*TAREFA A:*
Diga se cada afirmação abaixo concorda com o texto sobre a mecanização da cana, respondendo sim ou não e citando literalmente as palavras do texto que decidem a questão: (i) A maior parte dos cortadores dispensados foi absorvida pelo setor. (ii) Em novembro de 2021, o IEA/CATI avaliou o índice de mecanização para a safra 2020/21. (iii) São consideradas não mecanizáveis as áreas com declividade do solo acima de 15%.
*TAREFA B:*
Liste todos os impactos sobre o mercado de trabalho agrícola que o texto sobre a mecanização da cana atribui à dispensa dos trabalhadores.
*TAREFA C:*
Reescreva de forma mais breve o parágrafo do texto sobre a mecanização da cana que começa com "Esse ponto foi salientado", mantendo os fatos principais.

*TEXTO DA PÁGINA:*
↓↓↓
4 - ENCERRAMENTO DA SÉRIE HISTÓRICA DE PAGAMENTO DE EMPREITA NA CANA-DE-AÇÚCAR (2021/22)

Com o avanço da mecanização na cultura da cana-de-açúcar decorrente, seja de marcos legais com fins ambientais, seja de redução de custos de produção, trabalhadores foram eliminados dessa atividade. Relatos pontuais ao longo desse período indicam iniciativas de realocação de cortadores em outras funções dentro do sistema produtivo da cana-de-açúcar, mas a maior parcela não pôde ser absorvida pelo setor. Tal dispensa representou impactos sobre o mercado de trabalho agrícola na forma de desemprego, aspectos migratórios e massa salarial que deixou de circular nos comércios locais. Houve, logicamente, uma reconfiguração nas ocupações de trabalho, com destaque à figura do tratorista. Se por um lado há um contingente de mão de obra com perfil educacional mais baixo e menor capacitação, por outro novas profissões mais especializadas e maior nível educacional podem ter representado um acréscimo de renda nessas novas ocupações14.

As mudanças estruturais no mercado de trabalho na cana-de-açúcar foram percebidas pelos levantamentos realizados no IEA/CATI. Ao longo das últimas safras notou-se, na série histórica, que o número de informantes a respeito do pagamento de empreita foi diminuindo consideravelmente (Figura 1).

 

Esse ponto foi salientado diversas vezes por meio das recorrentes observações dos técnicos e engenheiros agrônomos das Casas de Agricultura, informando que em seus municípios e entornos a mecanização já era total e não havia mais contratação de mão de obra na colheita. Esse fato se comprovava com a ausência de informações no levantamento de pagamento de empreita e produtividade do trabalhador, e corroborada pela informação do índice de mecanização, que já chegava a 100% em diversos municípios paulistas.

Em novembro de 2021, o IEA/CATI avaliou novamente o índice de mecanização para a safra 2020/21 e notou que, dos 501 municípios com área de cana destinada ao corte, 55,3% responderam que a cana colhida era totalmente mecanizada (Tabela 1). Além disso, essa área produtiva correspondia também a 55,3% do total de área destinada ao corte. Outras informações foram importantes nesse levantamento, como o fato de que 149 municípios (29,7%) apresentavam em média 94,3% de suas áreas com cana em pleno processo de mecanização, e apenas 4,3% da área ainda em fase menos acelerada de mecanização. Tais aspectos são justificáveis por serem áreas não mecanizáveis, com declividade do solo acima de 12% e/ou áreas cultivadas inferiores a 150 hectares, destinadas a alambique e destilarias, cana forrageira e cana planta.
↑↑↑
*DADOS FORNECIDOS:*
↓↓↓
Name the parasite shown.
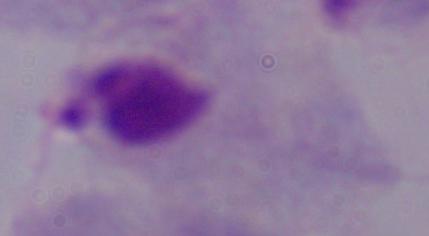

A trichomonad.

{
  "magnification": "1000x",
  "modality": "photomicrograph"
}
↑↑↑
*RESPOSTA DO EXERCÍCIO A:*
(i) Não: "mas a maior parcela não pôde ser absorvida pelo setor"
(ii) Sim: "Em novembro de 2021, o IEA/CATI avaliou novamente o índice de mecanização para a safra 2020/21"
(iii) Não: "com declividade do solo acima de 12%"

*RESPOSTA DO EXERCÍCIO B:*
- Desemprego
- Aspectos migratórios
- Massa salarial que deixou de circular nos comércios locais

*RESPOSTA DO EXERCÍCIO C:*
Técnicos e engenheiros agrônomos das Casas de Agricultura relataram diversas vezes que, em seus municípios e entornos, a mecanização já era total e não se contratava mais mão de obra na colheita. Isso se comprovava pela ausência de informações no levantamento de pagamento de empreita e produtividade do trabalhador. O índice de mecanização, que já chegava a 100% em diversos municípios paulistas, também confirmava o fato.